___ DOCUMENT EXCERPT

It’s no surprise to anyone at Aveksa that insider access threat is a growing problem, as identified by Verizon’s 2010 Data Breach Investigations Report.
“For security firms that argue malicious insiders are a greater threat than outside attackers, the latest Verizon Data Breach Investigations Report seems like vindication: The proportion of incidents with an insider agent doubled to 48 percent.”
“Identity and access management are essential controls that companies need to block — or at least, slow down — attackers.”
Verizon 2010 Data Breach Investigations Report
While many organizations focused their security efforts on hardening the perimeter and putting in a layered security approach for external attacks, little has been done to have this same level of protection against insider threats (with the exception of where regulatory requirements define the risks and specify the controls).
Companies must certainly put controls in place to detect breaches. However, progressive organizations are focusing their efforts on implementing an access control framework that includes both detective as well as preventative controls.
Risk management best practice requires an organization to minimize a high level of inherent risk (such as with users that have the highest level of privileges within an information resource). But it’s not just users with root and system administration level privileges that can be a threat to an organization. It could be a user that has access to sensitive information. Do they really need this access in order to do their current job? Does having these entitlements create a toxic combination of access that violates a regulatory mandate or introduces a potential business risk? These are the questions that organizations need to be able to answer in order to provide the assurance that insider access risks are being properly managed.
The reality is that organizations aren’t doing a good job governing user access at any level. Why? Because the amount of change to user access is constantly happening. A 2010 Ponemon Institute study commissioned by Aveksa on Access Governance Trends found that on a monthly basis 10% of all users in an organization will require some change to their access.
Ponemon 2010 Access Governance Trends Survey
Implementing an access change management control framework that detects access change events, pre-determines what access is appropriate for a user to have given their functional role in the organization, and knows what they no longer need for access will enable the management of the complete life-cycle of a user’s access while providing a set of dynamic controls that will minimize access related risks.

______
___ DATA SUPPLIED

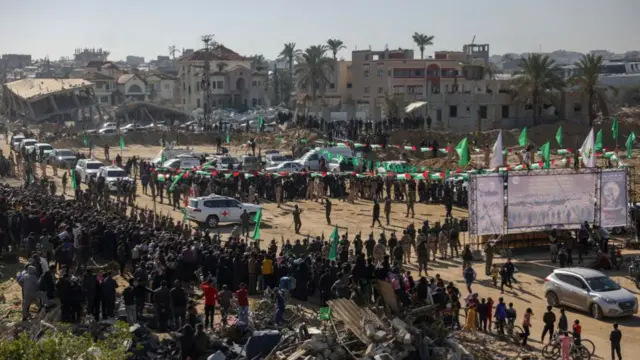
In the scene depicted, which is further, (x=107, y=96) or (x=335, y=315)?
(x=107, y=96)

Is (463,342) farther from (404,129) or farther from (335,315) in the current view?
(404,129)

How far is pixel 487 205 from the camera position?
1131 inches

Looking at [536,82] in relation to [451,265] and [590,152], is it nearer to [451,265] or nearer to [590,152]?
[590,152]

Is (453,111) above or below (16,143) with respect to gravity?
above

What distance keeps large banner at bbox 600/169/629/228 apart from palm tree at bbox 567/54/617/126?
1348 inches

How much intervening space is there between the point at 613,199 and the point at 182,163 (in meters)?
23.6

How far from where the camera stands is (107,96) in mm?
108625

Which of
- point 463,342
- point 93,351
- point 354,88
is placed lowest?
point 463,342

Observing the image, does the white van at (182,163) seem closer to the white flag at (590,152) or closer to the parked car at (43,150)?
the parked car at (43,150)

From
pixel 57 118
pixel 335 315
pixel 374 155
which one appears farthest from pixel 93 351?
pixel 57 118

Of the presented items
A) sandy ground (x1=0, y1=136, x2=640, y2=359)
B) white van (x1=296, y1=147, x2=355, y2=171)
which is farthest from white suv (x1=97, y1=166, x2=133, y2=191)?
white van (x1=296, y1=147, x2=355, y2=171)

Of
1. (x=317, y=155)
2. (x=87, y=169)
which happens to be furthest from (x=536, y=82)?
(x=87, y=169)

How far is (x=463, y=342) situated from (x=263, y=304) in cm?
496

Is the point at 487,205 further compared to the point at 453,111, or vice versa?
the point at 453,111
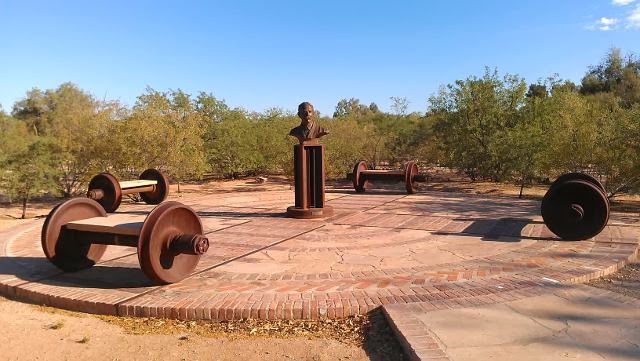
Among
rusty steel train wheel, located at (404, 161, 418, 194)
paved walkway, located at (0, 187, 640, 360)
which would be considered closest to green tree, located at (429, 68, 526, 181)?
rusty steel train wheel, located at (404, 161, 418, 194)

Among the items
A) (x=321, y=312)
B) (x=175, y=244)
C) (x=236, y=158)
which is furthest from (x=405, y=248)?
(x=236, y=158)

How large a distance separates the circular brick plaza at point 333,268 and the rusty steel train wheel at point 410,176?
12.4ft

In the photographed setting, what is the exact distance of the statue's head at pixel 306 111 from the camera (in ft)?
28.9

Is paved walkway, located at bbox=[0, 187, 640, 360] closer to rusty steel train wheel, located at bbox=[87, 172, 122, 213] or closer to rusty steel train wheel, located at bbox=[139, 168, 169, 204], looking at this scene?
rusty steel train wheel, located at bbox=[87, 172, 122, 213]

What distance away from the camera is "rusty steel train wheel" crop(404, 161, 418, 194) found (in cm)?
1244

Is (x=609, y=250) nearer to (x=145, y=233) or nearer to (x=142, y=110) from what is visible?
(x=145, y=233)

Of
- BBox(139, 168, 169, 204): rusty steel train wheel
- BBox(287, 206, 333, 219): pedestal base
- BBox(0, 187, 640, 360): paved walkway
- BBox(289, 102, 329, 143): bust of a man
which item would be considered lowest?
BBox(0, 187, 640, 360): paved walkway

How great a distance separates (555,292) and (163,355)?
3.57 metres

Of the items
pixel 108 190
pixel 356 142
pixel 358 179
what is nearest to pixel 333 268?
pixel 108 190

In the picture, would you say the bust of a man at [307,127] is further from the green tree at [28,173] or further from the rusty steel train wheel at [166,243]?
the green tree at [28,173]

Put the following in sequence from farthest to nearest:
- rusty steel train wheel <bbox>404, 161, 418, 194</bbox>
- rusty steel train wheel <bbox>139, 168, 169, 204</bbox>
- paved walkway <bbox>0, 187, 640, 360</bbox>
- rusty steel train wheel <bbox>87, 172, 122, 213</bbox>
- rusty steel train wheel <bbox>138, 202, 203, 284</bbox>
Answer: rusty steel train wheel <bbox>404, 161, 418, 194</bbox>
rusty steel train wheel <bbox>139, 168, 169, 204</bbox>
rusty steel train wheel <bbox>87, 172, 122, 213</bbox>
rusty steel train wheel <bbox>138, 202, 203, 284</bbox>
paved walkway <bbox>0, 187, 640, 360</bbox>

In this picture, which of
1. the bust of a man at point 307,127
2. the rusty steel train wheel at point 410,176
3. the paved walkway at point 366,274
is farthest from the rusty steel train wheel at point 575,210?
the rusty steel train wheel at point 410,176

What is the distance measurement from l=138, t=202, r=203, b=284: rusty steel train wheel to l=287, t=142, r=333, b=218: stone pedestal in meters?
3.89

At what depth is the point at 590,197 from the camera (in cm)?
628
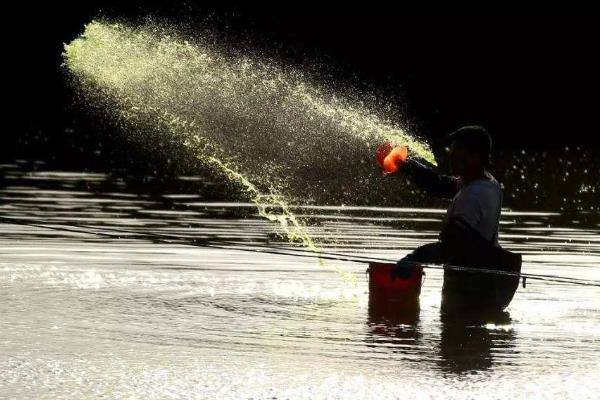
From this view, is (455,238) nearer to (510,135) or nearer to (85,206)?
(85,206)

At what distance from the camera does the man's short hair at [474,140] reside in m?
12.7

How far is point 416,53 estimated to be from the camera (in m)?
73.7

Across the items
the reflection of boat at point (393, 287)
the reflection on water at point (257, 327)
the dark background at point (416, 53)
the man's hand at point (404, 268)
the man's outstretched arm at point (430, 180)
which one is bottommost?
the reflection on water at point (257, 327)

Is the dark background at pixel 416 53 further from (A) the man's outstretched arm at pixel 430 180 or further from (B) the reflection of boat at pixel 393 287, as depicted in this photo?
(B) the reflection of boat at pixel 393 287

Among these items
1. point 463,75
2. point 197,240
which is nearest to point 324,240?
point 197,240

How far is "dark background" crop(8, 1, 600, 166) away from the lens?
2815 inches

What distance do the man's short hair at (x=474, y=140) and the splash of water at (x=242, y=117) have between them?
127 cm

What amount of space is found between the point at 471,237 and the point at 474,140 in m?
0.73

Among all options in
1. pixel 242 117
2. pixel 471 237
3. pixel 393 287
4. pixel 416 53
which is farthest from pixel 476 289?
pixel 416 53

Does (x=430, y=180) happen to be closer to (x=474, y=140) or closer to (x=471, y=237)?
(x=474, y=140)

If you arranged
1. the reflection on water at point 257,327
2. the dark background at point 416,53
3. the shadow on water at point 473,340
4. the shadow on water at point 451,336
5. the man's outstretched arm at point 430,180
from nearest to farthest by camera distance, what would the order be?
the reflection on water at point 257,327, the shadow on water at point 473,340, the shadow on water at point 451,336, the man's outstretched arm at point 430,180, the dark background at point 416,53

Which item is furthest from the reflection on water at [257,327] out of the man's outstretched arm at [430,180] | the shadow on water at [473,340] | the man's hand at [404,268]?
the man's outstretched arm at [430,180]

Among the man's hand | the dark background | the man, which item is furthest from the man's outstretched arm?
the dark background

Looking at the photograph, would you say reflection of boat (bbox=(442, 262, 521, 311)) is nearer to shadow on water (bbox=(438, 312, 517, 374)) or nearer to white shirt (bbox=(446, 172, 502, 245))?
shadow on water (bbox=(438, 312, 517, 374))
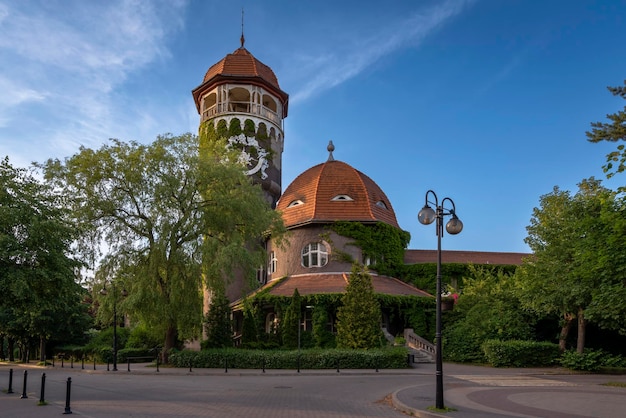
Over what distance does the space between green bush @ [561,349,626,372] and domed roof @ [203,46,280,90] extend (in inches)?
1172

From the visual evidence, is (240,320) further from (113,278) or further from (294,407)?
(294,407)

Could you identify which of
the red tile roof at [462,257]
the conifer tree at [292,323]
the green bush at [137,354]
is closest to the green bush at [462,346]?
the conifer tree at [292,323]

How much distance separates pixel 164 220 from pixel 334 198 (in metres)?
14.6

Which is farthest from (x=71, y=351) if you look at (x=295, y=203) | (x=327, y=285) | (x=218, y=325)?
(x=327, y=285)

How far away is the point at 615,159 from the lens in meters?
14.4

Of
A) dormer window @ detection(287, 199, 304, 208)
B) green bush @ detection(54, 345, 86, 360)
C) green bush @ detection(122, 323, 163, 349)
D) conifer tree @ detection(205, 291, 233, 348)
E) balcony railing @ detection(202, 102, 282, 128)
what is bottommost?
green bush @ detection(54, 345, 86, 360)

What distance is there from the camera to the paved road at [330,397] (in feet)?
39.5

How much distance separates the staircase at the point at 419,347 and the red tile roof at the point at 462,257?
27.3 feet

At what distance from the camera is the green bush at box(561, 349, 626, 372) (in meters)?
24.9

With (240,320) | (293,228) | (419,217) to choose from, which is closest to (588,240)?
(419,217)

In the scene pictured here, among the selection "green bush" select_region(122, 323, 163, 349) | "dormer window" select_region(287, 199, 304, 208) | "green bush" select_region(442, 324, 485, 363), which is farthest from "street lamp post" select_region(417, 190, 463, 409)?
"green bush" select_region(122, 323, 163, 349)

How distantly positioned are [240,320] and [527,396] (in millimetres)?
25914

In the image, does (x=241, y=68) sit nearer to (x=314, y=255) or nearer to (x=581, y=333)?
(x=314, y=255)

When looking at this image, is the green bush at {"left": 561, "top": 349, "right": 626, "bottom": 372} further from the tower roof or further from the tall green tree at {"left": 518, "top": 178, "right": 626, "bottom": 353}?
the tower roof
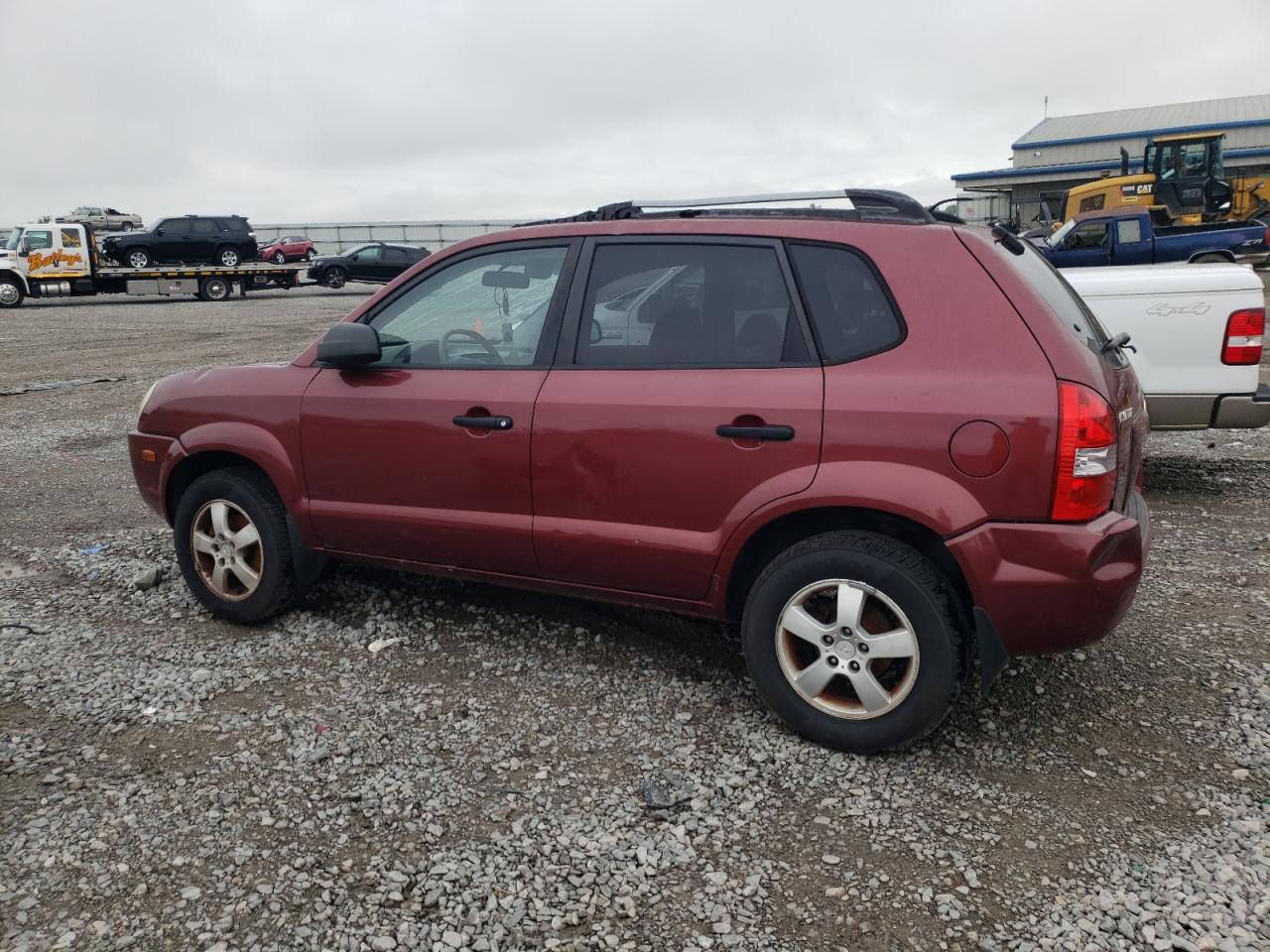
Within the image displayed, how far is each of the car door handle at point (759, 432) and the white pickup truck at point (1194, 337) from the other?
3.67 metres

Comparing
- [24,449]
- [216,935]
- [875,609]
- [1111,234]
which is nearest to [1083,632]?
[875,609]

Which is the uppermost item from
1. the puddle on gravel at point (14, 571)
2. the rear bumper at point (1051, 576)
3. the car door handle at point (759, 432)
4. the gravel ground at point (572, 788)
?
the car door handle at point (759, 432)

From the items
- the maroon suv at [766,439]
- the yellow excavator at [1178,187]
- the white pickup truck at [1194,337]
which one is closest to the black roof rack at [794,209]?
the maroon suv at [766,439]

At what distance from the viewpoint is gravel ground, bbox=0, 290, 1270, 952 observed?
260 cm

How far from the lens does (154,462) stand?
4.61m

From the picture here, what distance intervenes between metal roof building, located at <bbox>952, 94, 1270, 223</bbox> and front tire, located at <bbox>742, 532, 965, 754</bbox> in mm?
46589

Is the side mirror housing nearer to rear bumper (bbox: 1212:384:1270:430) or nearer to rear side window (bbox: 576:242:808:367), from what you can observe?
rear side window (bbox: 576:242:808:367)

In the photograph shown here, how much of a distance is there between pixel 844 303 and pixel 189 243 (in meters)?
30.2

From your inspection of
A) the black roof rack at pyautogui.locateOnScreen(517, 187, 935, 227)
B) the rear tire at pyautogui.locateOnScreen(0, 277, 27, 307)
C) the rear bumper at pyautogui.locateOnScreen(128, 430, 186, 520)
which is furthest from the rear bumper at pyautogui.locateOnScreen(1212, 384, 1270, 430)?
the rear tire at pyautogui.locateOnScreen(0, 277, 27, 307)

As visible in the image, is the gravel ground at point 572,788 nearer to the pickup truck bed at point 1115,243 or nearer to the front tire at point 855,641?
the front tire at point 855,641

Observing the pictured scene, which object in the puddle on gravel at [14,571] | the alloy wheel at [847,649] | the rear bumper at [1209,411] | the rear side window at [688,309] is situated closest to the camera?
the alloy wheel at [847,649]

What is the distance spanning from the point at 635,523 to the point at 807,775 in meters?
1.00

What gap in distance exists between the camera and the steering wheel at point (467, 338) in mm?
3902

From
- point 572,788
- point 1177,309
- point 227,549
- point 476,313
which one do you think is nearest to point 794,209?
point 476,313
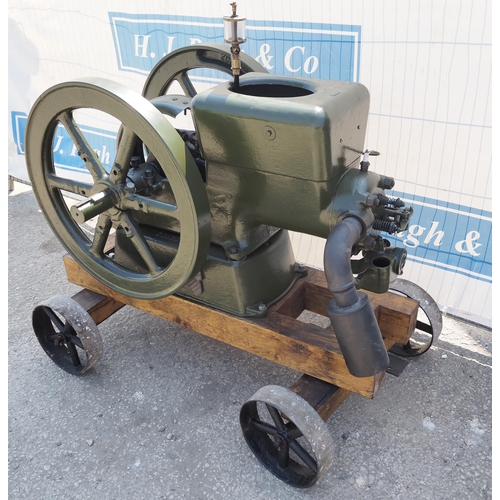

______

_WHAT THE TASK REQUIRES_
Please list every organization named in the text on insider access threats.

_TASK RESULT_
Aveksa
Verizon
Ponemon Institute